A single useMemo. The entire analysis — regression, residuals, FFT, reconstruction, phases, signal, peak estimation — is computed in a memoized hook that depends on three variables: data, current price, and active harmonics. React doesn’t recalculate anything until something changes.

What the model says today

The dashboard shows in real time:

  • Signal: BUY 70% — price below fair value in accumulation phase
  • Current price: $66,677
  • Fair value: $128,647
  • Z-Score: -0.92 — below fair value
  • Historical percentile: 16.5% — 83.5% of the time it was more expensive
  • Estimated next peak: May 31, 2027, ~$212,400

These numbers update every time a new price comes in from CoinGecko.

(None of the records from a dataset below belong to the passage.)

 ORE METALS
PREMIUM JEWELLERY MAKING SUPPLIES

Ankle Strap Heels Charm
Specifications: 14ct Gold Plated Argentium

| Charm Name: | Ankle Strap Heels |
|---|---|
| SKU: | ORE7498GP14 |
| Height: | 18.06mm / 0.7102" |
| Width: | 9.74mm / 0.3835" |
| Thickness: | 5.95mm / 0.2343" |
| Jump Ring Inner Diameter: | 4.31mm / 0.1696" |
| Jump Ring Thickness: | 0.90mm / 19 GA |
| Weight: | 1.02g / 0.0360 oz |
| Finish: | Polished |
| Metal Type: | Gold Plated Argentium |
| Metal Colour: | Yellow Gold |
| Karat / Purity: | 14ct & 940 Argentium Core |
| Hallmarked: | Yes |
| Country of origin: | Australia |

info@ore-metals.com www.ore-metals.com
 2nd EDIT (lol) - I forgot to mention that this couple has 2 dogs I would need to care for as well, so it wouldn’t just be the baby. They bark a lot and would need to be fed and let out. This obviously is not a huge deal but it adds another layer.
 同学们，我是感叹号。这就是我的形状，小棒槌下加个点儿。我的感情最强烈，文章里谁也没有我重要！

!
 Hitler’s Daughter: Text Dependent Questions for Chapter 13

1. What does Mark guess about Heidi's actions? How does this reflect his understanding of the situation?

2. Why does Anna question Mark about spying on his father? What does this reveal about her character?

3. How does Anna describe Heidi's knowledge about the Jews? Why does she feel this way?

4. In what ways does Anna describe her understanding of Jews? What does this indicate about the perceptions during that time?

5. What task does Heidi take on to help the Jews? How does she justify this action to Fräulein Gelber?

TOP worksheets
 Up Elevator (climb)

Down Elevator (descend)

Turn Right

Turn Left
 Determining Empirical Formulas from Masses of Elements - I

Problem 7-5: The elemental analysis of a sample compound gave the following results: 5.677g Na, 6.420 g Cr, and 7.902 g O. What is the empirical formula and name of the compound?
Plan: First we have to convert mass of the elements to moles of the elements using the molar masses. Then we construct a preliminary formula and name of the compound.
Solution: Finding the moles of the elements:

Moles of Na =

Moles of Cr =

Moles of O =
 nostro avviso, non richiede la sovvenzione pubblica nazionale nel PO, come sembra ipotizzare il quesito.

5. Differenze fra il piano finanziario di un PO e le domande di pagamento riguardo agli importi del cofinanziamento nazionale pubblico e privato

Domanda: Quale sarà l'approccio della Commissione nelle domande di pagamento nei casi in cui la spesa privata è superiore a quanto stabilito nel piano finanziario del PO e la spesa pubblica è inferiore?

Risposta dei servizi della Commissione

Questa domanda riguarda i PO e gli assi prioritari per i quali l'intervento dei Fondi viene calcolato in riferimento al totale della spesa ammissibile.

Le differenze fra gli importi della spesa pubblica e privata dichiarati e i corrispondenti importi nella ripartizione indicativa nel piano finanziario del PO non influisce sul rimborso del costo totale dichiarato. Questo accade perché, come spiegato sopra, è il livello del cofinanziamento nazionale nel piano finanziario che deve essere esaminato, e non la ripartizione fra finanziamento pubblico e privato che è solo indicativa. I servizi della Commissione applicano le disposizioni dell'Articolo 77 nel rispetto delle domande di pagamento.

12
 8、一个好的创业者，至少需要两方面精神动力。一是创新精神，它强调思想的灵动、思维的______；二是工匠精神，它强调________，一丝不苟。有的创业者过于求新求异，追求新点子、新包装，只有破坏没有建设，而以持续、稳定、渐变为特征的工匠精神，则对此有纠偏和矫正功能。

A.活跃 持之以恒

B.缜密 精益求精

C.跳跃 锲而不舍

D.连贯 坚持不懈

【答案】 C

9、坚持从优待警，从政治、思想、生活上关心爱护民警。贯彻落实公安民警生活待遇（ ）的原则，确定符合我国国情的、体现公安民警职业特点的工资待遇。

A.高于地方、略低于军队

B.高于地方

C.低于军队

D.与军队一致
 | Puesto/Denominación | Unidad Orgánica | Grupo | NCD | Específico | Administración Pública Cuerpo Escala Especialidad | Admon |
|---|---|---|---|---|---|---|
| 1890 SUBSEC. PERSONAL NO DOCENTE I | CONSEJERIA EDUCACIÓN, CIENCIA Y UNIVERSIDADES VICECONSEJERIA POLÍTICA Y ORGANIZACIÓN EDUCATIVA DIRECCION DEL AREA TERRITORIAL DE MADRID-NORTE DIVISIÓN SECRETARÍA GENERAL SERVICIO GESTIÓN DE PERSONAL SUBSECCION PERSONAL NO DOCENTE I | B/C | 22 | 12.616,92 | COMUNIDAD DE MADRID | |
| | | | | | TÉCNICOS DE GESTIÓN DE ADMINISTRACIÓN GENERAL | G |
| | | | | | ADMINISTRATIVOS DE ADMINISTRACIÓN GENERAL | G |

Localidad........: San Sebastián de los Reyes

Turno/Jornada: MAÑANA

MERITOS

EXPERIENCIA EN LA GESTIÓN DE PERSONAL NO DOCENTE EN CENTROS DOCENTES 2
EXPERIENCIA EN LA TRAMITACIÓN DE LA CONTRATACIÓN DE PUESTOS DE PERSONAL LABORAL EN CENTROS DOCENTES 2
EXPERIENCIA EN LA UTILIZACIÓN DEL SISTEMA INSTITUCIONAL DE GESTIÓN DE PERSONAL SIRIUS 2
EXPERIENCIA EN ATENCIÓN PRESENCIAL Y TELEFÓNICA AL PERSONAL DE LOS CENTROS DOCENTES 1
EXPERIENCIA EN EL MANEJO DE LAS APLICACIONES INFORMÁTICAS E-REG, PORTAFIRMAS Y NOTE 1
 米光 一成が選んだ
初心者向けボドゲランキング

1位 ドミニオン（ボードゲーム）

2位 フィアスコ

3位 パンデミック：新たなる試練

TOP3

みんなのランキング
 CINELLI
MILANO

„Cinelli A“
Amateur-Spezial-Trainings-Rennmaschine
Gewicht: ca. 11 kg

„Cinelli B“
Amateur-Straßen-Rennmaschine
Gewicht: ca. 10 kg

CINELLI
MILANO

What the model can’t tell you

Exact timing. The Fourier forecast estimates windows of months, not days. “May 2027” could be March or September.

Black swans. Regulations, exchange hacks, or a global recession aren’t in the historical residuals. The model assumes the future resembles the past — until it doesn’t.

The end of the pattern. A power law with R² = 0.96 over 15 years is impressive, but there’s no guarantee it continues. Bitcoin could saturate, adoption could stall, or a competitor could change the dynamics. The model describes what happened, it doesn’t promise what will.

Financial advice. This is a quantitative analysis tool built as a personal project. The signals are the output of a mathematical equation, not a certified analyst’s opinion.

The point

The math behind Bitcoin is more interesting than the speculation. A log-log regression, an FFT on the residuals, and a phase classifier produces a model that explains 15 years of history with R² = 0.96 and estimates future cycles within a reasonable margin.

It all runs in the browser. ~200KB gzipped. No server, no database, no subscription.

The tool is live at power-law-bitcoin.jiatech.com.ar.